The Porter Medal, named in honor of the late Nobel Laureate Lord George Porter FRSC FRS OM, is conferred every two years to a scientist who has contributed the most to the science of photochemistry. The medal will be awarded at a special Medal Lecture at the 28th IUPAC Symposium on Photochemistry in Amsterdam in July 2022.

Kamat’s research connects physical chemistry and materials science to develop advanced nanomaterials for light energy conversion. The overarching theme of his work is to understand the basic principles behind light-induced charge-transfer processes in nanostructured assemblies. For a myriad of systems, including quantum-confined semiconductors and carbon nanotubes and graphene modified with semiconductor nanoparticles or sensitizing dyes, Kamat has elucidated the mechanistic and kinetic details of the transfer processes leading to the ability to design more effective and efficient light-harvesting materials. Currently, his group is studying photoinduced effects in halide perovskite materials for solar cells, building on his previous findings around bimolecular charge recombination processes and kinetics and thermodynamics of halide ion migration.

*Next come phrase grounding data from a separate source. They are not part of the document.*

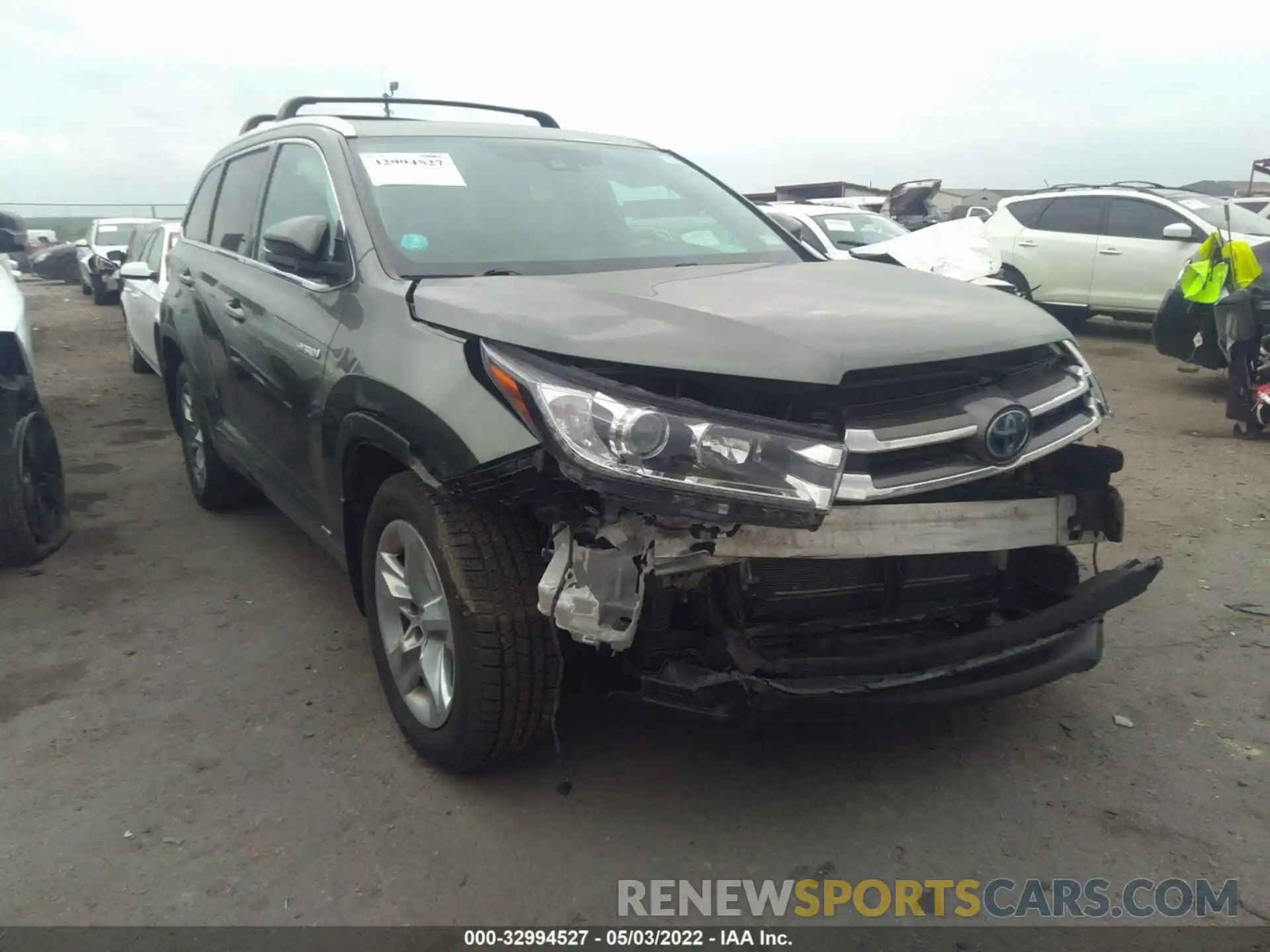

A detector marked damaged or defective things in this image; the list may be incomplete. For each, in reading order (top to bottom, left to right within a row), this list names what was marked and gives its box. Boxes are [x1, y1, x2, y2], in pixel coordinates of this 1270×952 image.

wrecked car in background [0, 212, 71, 566]
damaged green suv [156, 97, 1163, 772]
broken headlight [480, 345, 848, 515]
wrecked car in background [166, 95, 1163, 777]
crumpled hood [413, 261, 1072, 388]
front end damage [452, 340, 1163, 721]
crumpled hood [884, 177, 945, 217]
crumpled hood [853, 219, 1000, 283]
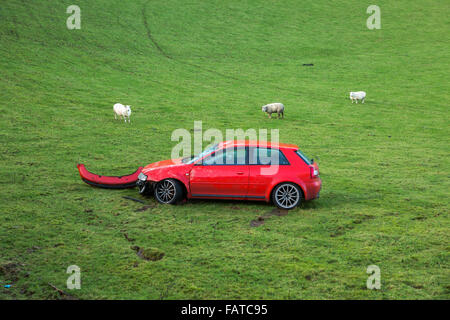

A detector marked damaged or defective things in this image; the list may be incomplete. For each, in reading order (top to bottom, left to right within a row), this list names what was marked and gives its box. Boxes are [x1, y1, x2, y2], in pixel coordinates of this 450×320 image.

detached bumper piece [75, 164, 142, 189]
crashed vehicle [79, 141, 322, 210]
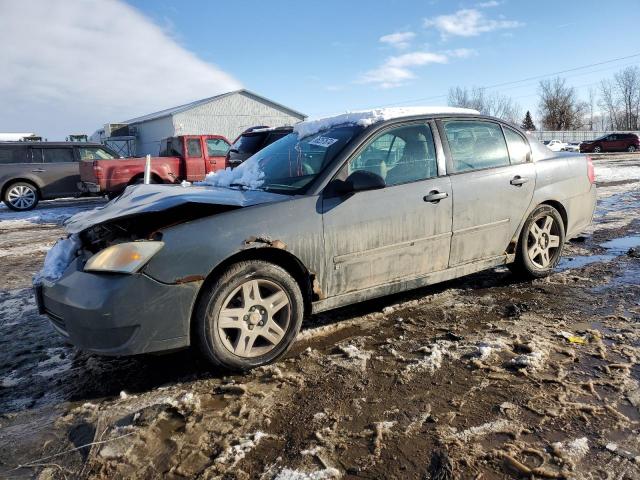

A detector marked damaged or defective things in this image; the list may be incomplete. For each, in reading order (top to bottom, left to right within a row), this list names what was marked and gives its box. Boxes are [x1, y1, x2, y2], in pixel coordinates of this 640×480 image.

crumpled hood [63, 183, 288, 233]
broken headlight [84, 240, 164, 274]
damaged chevrolet malibu [33, 109, 596, 370]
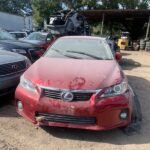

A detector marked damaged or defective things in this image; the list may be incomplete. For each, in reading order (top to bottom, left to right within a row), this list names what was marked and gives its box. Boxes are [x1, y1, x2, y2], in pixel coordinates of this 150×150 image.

crumpled hood [24, 56, 123, 89]
damaged red car [14, 36, 141, 131]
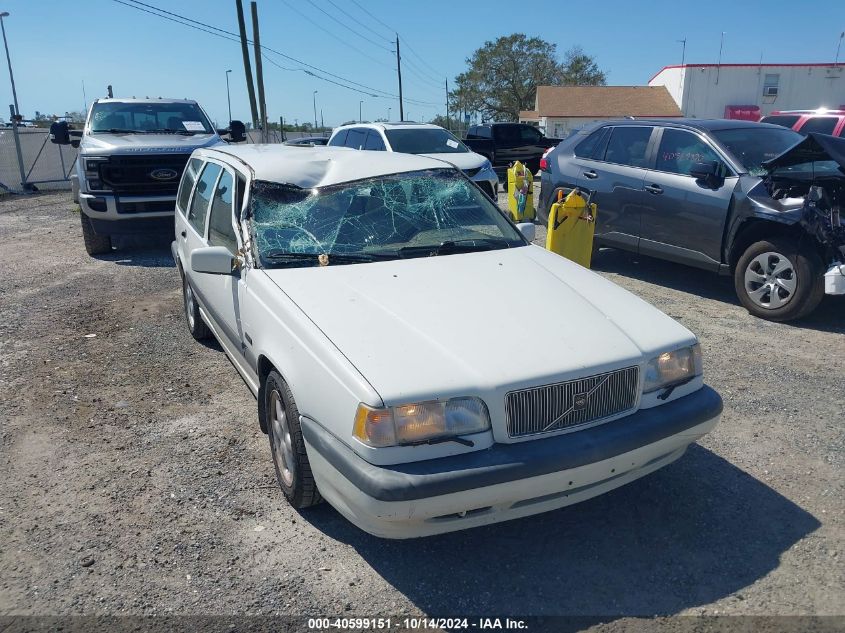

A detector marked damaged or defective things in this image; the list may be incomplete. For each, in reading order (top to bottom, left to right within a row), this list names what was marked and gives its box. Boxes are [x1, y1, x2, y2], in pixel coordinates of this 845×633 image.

shattered windshield [88, 101, 213, 133]
shattered windshield [382, 128, 468, 154]
shattered windshield [247, 168, 520, 266]
damaged vehicle [540, 120, 844, 320]
damaged vehicle [175, 144, 724, 540]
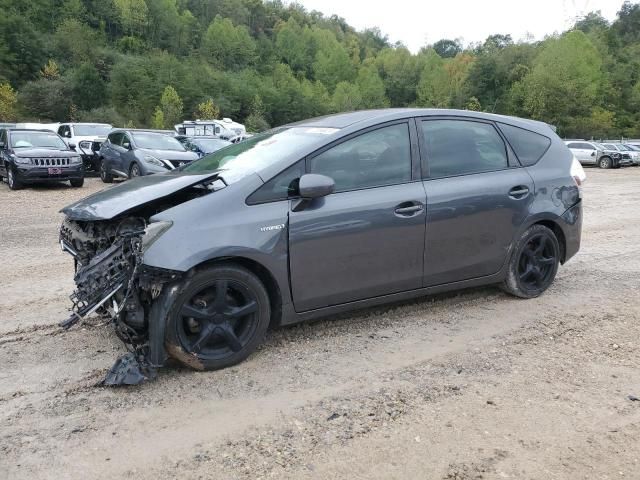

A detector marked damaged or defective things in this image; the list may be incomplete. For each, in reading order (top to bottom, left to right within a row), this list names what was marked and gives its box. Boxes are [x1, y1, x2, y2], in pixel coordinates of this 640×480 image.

crumpled front end [59, 218, 181, 386]
damaged toyota prius [57, 108, 584, 382]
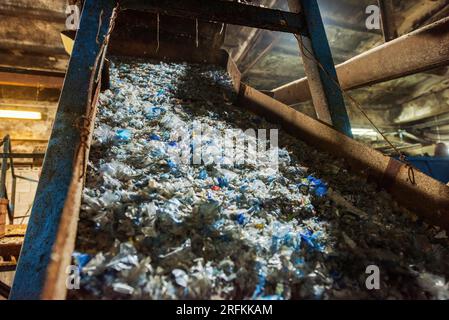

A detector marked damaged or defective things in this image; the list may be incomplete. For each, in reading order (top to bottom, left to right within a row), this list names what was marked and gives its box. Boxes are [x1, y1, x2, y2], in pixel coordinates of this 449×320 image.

rusty metal beam [121, 0, 304, 34]
rusty metal beam [272, 16, 448, 105]
rusty metal beam [0, 68, 63, 89]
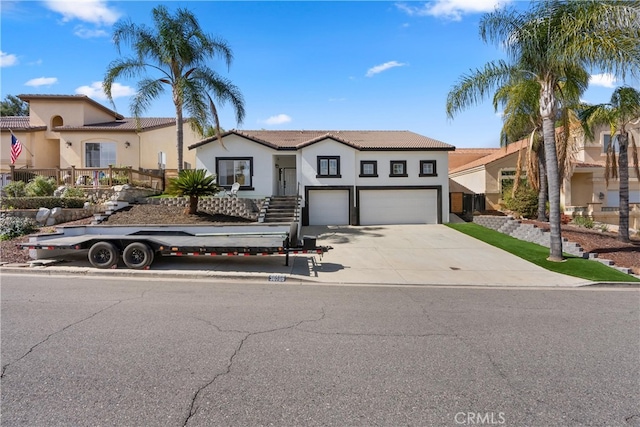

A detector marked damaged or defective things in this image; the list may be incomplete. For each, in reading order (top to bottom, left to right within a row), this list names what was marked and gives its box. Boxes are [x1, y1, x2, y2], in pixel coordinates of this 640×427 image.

crack in pavement [0, 290, 151, 378]
crack in pavement [182, 308, 328, 427]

Kamat received his Ph.D. in Physical Chemistry from Bombay University and completed his postdoctoral training at Boston University and the University of Texas at Austin. He is a Fellow of The Electrochemical Society, the American Association for the Advancement of Science, and the American Chemical Society, and a Pravasi Fellow of the Indian National Science Academy. Kamat has been named to Clarivate/Thomson-Reuters “Highly Cited Researchers” list each year from 2014-2021. Kamat also serves as the Founding Editor-in-Chief of ACS Energy Letters and was previously a deputy editor for the Journal of Physical Chemistry Letters.